Saved entries:
"""

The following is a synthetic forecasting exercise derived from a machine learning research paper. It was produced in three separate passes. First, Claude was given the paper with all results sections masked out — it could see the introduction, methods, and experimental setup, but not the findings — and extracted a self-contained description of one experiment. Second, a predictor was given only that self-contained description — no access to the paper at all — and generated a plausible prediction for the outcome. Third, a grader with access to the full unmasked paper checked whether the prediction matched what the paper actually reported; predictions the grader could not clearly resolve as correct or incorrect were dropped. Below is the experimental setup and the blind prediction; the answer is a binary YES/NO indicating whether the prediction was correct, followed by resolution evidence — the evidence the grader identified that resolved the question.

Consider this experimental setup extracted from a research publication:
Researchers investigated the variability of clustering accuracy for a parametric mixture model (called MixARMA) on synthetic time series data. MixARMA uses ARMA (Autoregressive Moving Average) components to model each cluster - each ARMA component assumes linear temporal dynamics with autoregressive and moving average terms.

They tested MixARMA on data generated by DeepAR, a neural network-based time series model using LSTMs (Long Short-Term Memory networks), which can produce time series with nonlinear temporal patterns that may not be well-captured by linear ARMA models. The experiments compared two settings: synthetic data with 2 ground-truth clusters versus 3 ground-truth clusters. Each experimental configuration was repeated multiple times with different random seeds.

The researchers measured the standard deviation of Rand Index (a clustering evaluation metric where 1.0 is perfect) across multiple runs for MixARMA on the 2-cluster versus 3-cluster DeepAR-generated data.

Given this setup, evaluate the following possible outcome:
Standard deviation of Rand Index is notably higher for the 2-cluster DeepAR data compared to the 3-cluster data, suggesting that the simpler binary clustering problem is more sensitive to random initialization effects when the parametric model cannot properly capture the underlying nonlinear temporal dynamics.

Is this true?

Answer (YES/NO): YES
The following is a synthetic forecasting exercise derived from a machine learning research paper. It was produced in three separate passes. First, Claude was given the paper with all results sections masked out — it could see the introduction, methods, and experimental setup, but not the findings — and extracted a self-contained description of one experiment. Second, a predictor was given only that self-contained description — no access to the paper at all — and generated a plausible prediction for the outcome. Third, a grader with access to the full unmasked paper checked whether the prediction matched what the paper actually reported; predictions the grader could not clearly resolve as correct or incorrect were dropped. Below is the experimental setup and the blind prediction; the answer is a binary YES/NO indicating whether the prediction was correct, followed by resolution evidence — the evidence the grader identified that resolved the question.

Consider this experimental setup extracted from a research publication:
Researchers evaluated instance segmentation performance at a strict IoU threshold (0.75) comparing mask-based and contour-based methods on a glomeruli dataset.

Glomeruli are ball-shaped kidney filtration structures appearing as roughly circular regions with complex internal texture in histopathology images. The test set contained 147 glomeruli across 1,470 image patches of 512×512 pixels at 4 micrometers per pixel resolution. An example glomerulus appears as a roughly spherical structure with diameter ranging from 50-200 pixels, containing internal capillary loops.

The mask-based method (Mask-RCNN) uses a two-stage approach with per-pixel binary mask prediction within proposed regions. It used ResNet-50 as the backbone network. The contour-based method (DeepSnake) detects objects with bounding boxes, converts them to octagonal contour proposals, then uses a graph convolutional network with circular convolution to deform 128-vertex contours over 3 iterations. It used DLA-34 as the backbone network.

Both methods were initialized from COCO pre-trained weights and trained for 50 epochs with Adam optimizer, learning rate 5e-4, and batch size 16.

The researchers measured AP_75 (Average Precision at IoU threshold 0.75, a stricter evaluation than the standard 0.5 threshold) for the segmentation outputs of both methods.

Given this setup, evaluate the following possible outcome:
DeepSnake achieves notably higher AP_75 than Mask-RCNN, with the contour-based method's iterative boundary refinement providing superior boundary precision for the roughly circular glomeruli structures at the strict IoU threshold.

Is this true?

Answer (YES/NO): NO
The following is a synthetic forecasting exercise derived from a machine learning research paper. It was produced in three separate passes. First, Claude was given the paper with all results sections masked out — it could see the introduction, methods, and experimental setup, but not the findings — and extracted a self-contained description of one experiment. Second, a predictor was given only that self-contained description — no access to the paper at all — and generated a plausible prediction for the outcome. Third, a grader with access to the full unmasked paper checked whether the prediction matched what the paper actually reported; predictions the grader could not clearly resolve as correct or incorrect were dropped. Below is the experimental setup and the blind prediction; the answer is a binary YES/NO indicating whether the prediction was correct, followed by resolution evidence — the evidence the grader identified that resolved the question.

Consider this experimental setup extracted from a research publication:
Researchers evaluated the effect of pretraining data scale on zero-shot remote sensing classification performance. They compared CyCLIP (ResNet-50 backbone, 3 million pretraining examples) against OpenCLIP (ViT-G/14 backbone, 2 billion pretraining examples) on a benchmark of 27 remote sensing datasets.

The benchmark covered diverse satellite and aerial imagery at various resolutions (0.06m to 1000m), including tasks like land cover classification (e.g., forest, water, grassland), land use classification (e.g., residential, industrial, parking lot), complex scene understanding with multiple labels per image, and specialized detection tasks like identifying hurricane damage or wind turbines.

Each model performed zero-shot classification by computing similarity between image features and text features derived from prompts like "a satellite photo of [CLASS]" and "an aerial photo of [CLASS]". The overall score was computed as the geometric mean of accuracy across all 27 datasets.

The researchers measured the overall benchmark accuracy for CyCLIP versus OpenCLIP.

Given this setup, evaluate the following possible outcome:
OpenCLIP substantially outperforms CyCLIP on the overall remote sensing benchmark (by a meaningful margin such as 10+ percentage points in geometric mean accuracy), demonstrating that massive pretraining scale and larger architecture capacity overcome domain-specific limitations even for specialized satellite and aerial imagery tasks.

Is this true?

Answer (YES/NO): YES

"""

Task description —
Each record shown above is to be given again exactly.

Output for this exercise —
The following is a synthetic forecasting exercise derived from a machine learning research paper. It was produced in three separate passes. First, Claude was given the paper with all results sections masked out — it could see the introduction, methods, and experimental setup, but not the findings — and extracted a self-contained description of one experiment. Second, a predictor was given only that self-contained description — no access to the paper at all — and generated a plausible prediction for the outcome. Third, a grader with access to the full unmasked paper checked whether the prediction matched what the paper actually reported; predictions the grader could not clearly resolve as correct or incorrect were dropped. Below is the experimental setup and the blind prediction; the answer is a binary YES/NO indicating whether the prediction was correct, followed by resolution evidence — the evidence the grader identified that resolved the question.

Consider this experimental setup extracted from a research publication:
Researchers investigated the variability of clustering accuracy for a parametric mixture model (called MixARMA) on synthetic time series data. MixARMA uses ARMA (Autoregressive Moving Average) components to model each cluster - each ARMA component assumes linear temporal dynamics with autoregressive and moving average terms.

They tested MixARMA on data generated by DeepAR, a neural network-based time series model using LSTMs (Long Short-Term Memory networks), which can produce time series with nonlinear temporal patterns that may not be well-captured by linear ARMA models. The experiments compared two settings: synthetic data with 2 ground-truth clusters versus 3 ground-truth clusters. Each experimental configuration was repeated multiple times with different random seeds.

The researchers measured the standard deviation of Rand Index (a clustering evaluation metric where 1.0 is perfect) across multiple runs for MixARMA on the 2-cluster versus 3-cluster DeepAR-generated data.

Given this setup, evaluate the following possible outcome:
Standard deviation of Rand Index is notably higher for the 2-cluster DeepAR data compared to the 3-cluster data, suggesting that the simpler binary clustering problem is more sensitive to random initialization effects when the parametric model cannot properly capture the underlying nonlinear temporal dynamics.

Is this true?

Answer (YES/NO): YES
The following is a synthetic forecasting exercise derived from a machine learning research paper. It was produced in three separate passes. First, Claude was given the paper with all results sections masked out — it could see the introduction, methods, and experimental setup, but not the findings — and extracted a self-contained description of one experiment. Second, a predictor was given only that self-contained description — no access to the paper at all — and generated a plausible prediction for the outcome. Third, a grader with access to the full unmasked paper checked whether the prediction matched what the paper actually reported; predictions the grader could not clearly resolve as correct or incorrect were dropped. Below is the experimental setup and the blind prediction; the answer is a binary YES/NO indicating whether the prediction was correct, followed by resolution evidence — the evidence the grader identified that resolved the question.

Consider this experimental setup extracted from a research publication:
Researchers evaluated instance segmentation performance at a strict IoU threshold (0.75) comparing mask-based and contour-based methods on a glomeruli dataset.

Glomeruli are ball-shaped kidney filtration structures appearing as roughly circular regions with complex internal texture in histopathology images. The test set contained 147 glomeruli across 1,470 image patches of 512×512 pixels at 4 micrometers per pixel resolution. An example glomerulus appears as a roughly spherical structure with diameter ranging from 50-200 pixels, containing internal capillary loops.

The mask-based method (Mask-RCNN) uses a two-stage approach with per-pixel binary mask prediction within proposed regions. It used ResNet-50 as the backbone network. The contour-based method (DeepSnake) detects objects with bounding boxes, converts them to octagonal contour proposals, then uses a graph convolutional network with circular convolution to deform 128-vertex contours over 3 iterations. It used DLA-34 as the backbone network.

Both methods were initialized from COCO pre-trained weights and trained for 50 epochs with Adam optimizer, learning rate 5e-4, and batch size 16.

The researchers measured AP_75 (Average Precision at IoU threshold 0.75, a stricter evaluation than the standard 0.5 threshold) for the segmentation outputs of both methods.

Given this setup, evaluate the following possible outcome:
DeepSnake achieves notably higher AP_75 than Mask-RCNN, with the contour-based method's iterative boundary refinement providing superior boundary precision for the roughly circular glomeruli structures at the strict IoU threshold.

Is this true?

Answer (YES/NO): NO
The following is a synthetic forecasting exercise derived from a machine learning research paper. It was produced in three separate passes. First, Claude was given the paper with all results sections masked out — it could see the introduction, methods, and experimental setup, but not the findings — and extracted a self-contained description of one experiment. Second, a predictor was given only that self-contained description — no access to the paper at all — and generated a plausible prediction for the outcome. Third, a grader with access to the full unmasked paper checked whether the prediction matched what the paper actually reported; predictions the grader could not clearly resolve as correct or incorrect were dropped. Below is the experimental setup and the blind prediction; the answer is a binary YES/NO indicating whether the prediction was correct, followed by resolution evidence — the evidence the grader identified that resolved the question.

Consider this experimental setup extracted from a research publication:
Researchers evaluated the effect of pretraining data scale on zero-shot remote sensing classification performance. They compared CyCLIP (ResNet-50 backbone, 3 million pretraining examples) against OpenCLIP (ViT-G/14 backbone, 2 billion pretraining examples) on a benchmark of 27 remote sensing datasets.

The benchmark covered diverse satellite and aerial imagery at various resolutions (0.06m to 1000m), including tasks like land cover classification (e.g., forest, water, grassland), land use classification (e.g., residential, industrial, parking lot), complex scene understanding with multiple labels per image, and specialized detection tasks like identifying hurricane damage or wind turbines.

Each model performed zero-shot classification by computing similarity between image features and text features derived from prompts like "a satellite photo of [CLASS]" and "an aerial photo of [CLASS]". The overall score was computed as the geometric mean of accuracy across all 27 datasets.

The researchers measured the overall benchmark accuracy for CyCLIP versus OpenCLIP.

Given this setup, evaluate the following possible outcome:
OpenCLIP substantially outperforms CyCLIP on the overall remote sensing benchmark (by a meaningful margin such as 10+ percentage points in geometric mean accuracy), demonstrating that massive pretraining scale and larger architecture capacity overcome domain-specific limitations even for specialized satellite and aerial imagery tasks.

Is this true?

Answer (YES/NO): YES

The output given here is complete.